SHORT PROBLEM — Switch "camera" to "viewer" throughout the lines below and write them out again, leaving everything else unchanged.

Dataset records
■ ■ ■ ■ ■

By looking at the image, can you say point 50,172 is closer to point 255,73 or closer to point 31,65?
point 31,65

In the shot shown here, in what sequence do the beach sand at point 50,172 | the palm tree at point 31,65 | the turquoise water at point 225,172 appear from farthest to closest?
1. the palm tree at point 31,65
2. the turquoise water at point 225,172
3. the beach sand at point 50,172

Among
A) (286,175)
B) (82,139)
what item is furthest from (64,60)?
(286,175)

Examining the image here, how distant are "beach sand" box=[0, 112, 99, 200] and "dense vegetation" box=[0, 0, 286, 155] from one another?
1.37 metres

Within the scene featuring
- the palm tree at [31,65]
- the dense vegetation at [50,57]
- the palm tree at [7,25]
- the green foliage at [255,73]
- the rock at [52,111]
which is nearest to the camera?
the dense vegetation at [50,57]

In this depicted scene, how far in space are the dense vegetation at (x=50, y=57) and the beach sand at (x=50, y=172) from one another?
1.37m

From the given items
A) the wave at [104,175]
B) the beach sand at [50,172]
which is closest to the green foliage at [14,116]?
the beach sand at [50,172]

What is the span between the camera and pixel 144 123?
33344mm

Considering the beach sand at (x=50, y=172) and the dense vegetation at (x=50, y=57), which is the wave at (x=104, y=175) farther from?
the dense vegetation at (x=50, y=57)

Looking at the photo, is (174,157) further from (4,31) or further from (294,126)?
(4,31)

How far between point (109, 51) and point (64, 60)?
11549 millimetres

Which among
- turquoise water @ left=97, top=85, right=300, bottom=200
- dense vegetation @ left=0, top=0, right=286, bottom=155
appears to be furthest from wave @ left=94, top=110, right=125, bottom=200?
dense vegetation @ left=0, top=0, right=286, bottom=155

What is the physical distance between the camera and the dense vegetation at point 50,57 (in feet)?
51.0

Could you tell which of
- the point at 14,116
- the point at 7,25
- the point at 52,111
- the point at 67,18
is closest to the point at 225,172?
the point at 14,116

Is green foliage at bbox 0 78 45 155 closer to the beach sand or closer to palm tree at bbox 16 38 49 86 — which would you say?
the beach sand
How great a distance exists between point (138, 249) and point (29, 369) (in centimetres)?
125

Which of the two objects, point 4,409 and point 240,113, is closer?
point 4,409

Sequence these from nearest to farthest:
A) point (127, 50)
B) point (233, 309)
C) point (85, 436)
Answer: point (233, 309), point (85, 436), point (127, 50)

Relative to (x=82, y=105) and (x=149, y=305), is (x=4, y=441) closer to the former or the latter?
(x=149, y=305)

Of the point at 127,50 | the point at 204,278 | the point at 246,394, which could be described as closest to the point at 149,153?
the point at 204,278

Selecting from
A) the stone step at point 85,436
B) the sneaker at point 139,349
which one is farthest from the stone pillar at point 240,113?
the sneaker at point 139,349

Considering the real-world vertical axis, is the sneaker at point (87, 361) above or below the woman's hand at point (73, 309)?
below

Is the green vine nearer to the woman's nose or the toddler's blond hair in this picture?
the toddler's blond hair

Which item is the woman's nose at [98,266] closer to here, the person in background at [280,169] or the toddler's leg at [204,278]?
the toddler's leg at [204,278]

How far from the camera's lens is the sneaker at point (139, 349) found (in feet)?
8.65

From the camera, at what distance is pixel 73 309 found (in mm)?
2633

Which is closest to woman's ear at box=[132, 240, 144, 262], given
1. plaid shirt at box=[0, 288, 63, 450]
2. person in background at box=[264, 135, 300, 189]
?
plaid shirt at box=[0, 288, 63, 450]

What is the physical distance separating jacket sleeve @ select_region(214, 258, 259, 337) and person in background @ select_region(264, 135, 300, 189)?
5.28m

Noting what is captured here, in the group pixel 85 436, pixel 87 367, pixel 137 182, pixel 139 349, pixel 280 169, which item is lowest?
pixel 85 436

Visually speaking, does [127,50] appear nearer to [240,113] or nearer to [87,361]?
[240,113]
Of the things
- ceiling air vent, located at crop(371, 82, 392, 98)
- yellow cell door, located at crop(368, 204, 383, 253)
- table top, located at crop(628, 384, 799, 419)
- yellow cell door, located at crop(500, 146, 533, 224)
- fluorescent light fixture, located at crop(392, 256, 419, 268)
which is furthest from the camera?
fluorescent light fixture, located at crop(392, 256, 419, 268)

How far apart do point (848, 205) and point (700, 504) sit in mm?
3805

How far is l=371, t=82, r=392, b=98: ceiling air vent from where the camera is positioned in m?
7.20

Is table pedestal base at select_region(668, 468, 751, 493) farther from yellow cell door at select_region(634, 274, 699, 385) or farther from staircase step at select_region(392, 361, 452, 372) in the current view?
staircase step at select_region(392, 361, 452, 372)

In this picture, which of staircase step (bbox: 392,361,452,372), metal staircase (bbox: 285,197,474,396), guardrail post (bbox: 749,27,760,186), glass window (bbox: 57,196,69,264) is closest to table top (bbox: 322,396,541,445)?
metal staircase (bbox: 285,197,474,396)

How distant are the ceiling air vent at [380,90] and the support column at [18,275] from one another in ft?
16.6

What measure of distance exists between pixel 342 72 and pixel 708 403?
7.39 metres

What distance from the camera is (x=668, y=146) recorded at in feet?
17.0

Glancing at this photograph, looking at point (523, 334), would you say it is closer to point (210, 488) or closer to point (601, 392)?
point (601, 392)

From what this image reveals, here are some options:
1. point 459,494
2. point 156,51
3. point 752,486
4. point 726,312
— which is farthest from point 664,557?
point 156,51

■ ■ ■ ■ ■

RESULT OF THE TASK —
By looking at the image, can you say point 50,172 is closer to point 255,73 or closer to point 31,65?
point 31,65

In the shot shown here, in what sequence do the beach sand at point 50,172 | the palm tree at point 31,65 | the turquoise water at point 225,172 appear from farthest to closest?
1. the palm tree at point 31,65
2. the turquoise water at point 225,172
3. the beach sand at point 50,172

Among
A) (286,175)
B) (82,139)
what item is furthest from (64,60)?
(286,175)

Examining the image here, how distant are "beach sand" box=[0, 112, 99, 200] and "dense vegetation" box=[0, 0, 286, 155] from one another?
1.37 metres

Within the scene featuring
- the palm tree at [31,65]
- the dense vegetation at [50,57]
- the palm tree at [7,25]
- the green foliage at [255,73]
- the rock at [52,111]
which is nearest to the viewer?
the dense vegetation at [50,57]

In this depicted scene, how far in space are the dense vegetation at (x=50, y=57) and the beach sand at (x=50, y=172) from one another?
1.37m

From the given items
A) the wave at [104,175]
B) the beach sand at [50,172]
which is closest to the green foliage at [14,116]?
the beach sand at [50,172]

What is the span between the viewer and pixel 144 123?
33344mm

Considering the beach sand at (x=50, y=172) and the dense vegetation at (x=50, y=57), which is the wave at (x=104, y=175) farther from?
the dense vegetation at (x=50, y=57)

Looking at the photo, is (174,157) further from (4,31) or further from (294,126)?
(4,31)

How far between point (109, 51) and point (64, 60)?
11549 millimetres

Which among
- turquoise water @ left=97, top=85, right=300, bottom=200
- dense vegetation @ left=0, top=0, right=286, bottom=155
appears to be furthest from wave @ left=94, top=110, right=125, bottom=200?
dense vegetation @ left=0, top=0, right=286, bottom=155

What is the physical distance between the viewer and the dense vegetation at point 50,57 (in feet)?
51.0

Could you tell which of
- the point at 14,116
- the point at 7,25
- the point at 52,111
- the point at 67,18
is closest to the point at 225,172?
the point at 14,116

Is green foliage at bbox 0 78 45 155 closer to the beach sand or closer to palm tree at bbox 16 38 49 86 — which would you say?
the beach sand
How great a distance exists between point (138, 249) and point (29, 369) (in centimetres)?
125

Which of the two objects, point 4,409 and point 240,113, is closer?
point 4,409

Sequence these from nearest to farthest:
A) point (127, 50)
B) point (233, 309)
C) point (85, 436)
Answer: point (233, 309), point (85, 436), point (127, 50)

Relative to (x=82, y=105) and (x=149, y=305), is (x=4, y=441) closer to the former or the latter?
(x=149, y=305)

Of the point at 127,50 | the point at 204,278 | the point at 246,394, which could be described as closest to the point at 149,153?
the point at 204,278

Selecting from
A) the stone step at point 85,436
B) the sneaker at point 139,349
which one is farthest from the stone pillar at point 240,113?
the sneaker at point 139,349

Considering the real-world vertical axis, is the sneaker at point (87, 361) above or below the woman's hand at point (73, 309)?
below

Is the green vine nearer to the woman's nose or the toddler's blond hair in this picture?
the toddler's blond hair

Which item is the woman's nose at [98,266] closer to here, the person in background at [280,169] or the toddler's leg at [204,278]?
the toddler's leg at [204,278]

How far from the viewer's lens is the sneaker at point (139, 349) found (in feet)?
8.65

From the viewer, at what distance is pixel 73 309 found (in mm)?
2633

Which is closest to woman's ear at box=[132, 240, 144, 262], given
1. plaid shirt at box=[0, 288, 63, 450]
2. person in background at box=[264, 135, 300, 189]
?
plaid shirt at box=[0, 288, 63, 450]

What is the physical distance separating jacket sleeve @ select_region(214, 258, 259, 337) and person in background @ select_region(264, 135, 300, 189)?
5.28m

Noting what is captured here, in the group pixel 85 436, pixel 87 367, pixel 137 182, pixel 139 349, pixel 280 169, which item is lowest?
pixel 85 436

Visually speaking, does [127,50] appear nearer to [240,113] or nearer to [87,361]?
[240,113]
Of the things
- ceiling air vent, located at crop(371, 82, 392, 98)
- yellow cell door, located at crop(368, 204, 383, 253)
- table top, located at crop(628, 384, 799, 419)
- yellow cell door, located at crop(500, 146, 533, 224)
- fluorescent light fixture, located at crop(392, 256, 419, 268)
which is furthest from the viewer?
fluorescent light fixture, located at crop(392, 256, 419, 268)

How far apart do point (848, 205) and point (700, 504) sit in mm?
3805

How far is l=371, t=82, r=392, b=98: ceiling air vent from where the viewer is positioned in m?
7.20

Is table pedestal base at select_region(668, 468, 751, 493) farther from yellow cell door at select_region(634, 274, 699, 385) or farther from staircase step at select_region(392, 361, 452, 372) in the current view?
staircase step at select_region(392, 361, 452, 372)

In this picture, which of staircase step (bbox: 392,361,452,372), metal staircase (bbox: 285,197,474,396), guardrail post (bbox: 749,27,760,186), glass window (bbox: 57,196,69,264) is closest to table top (bbox: 322,396,541,445)?
metal staircase (bbox: 285,197,474,396)

How distant are the ceiling air vent at [380,90] and the support column at [18,275] from one another in ft?
16.6

What measure of distance exists between pixel 342 72 and pixel 708 403?
7.39 metres

What distance from the viewer is (x=668, y=146) recorded at in feet?
17.0

Glancing at this photograph, looking at point (523, 334), would you say it is closer to point (210, 488) or closer to point (601, 392)?
point (601, 392)

From what this image reveals, here are some options:
1. point 459,494
2. point 156,51
3. point 752,486
4. point 726,312
— which is farthest from point 664,557?
point 156,51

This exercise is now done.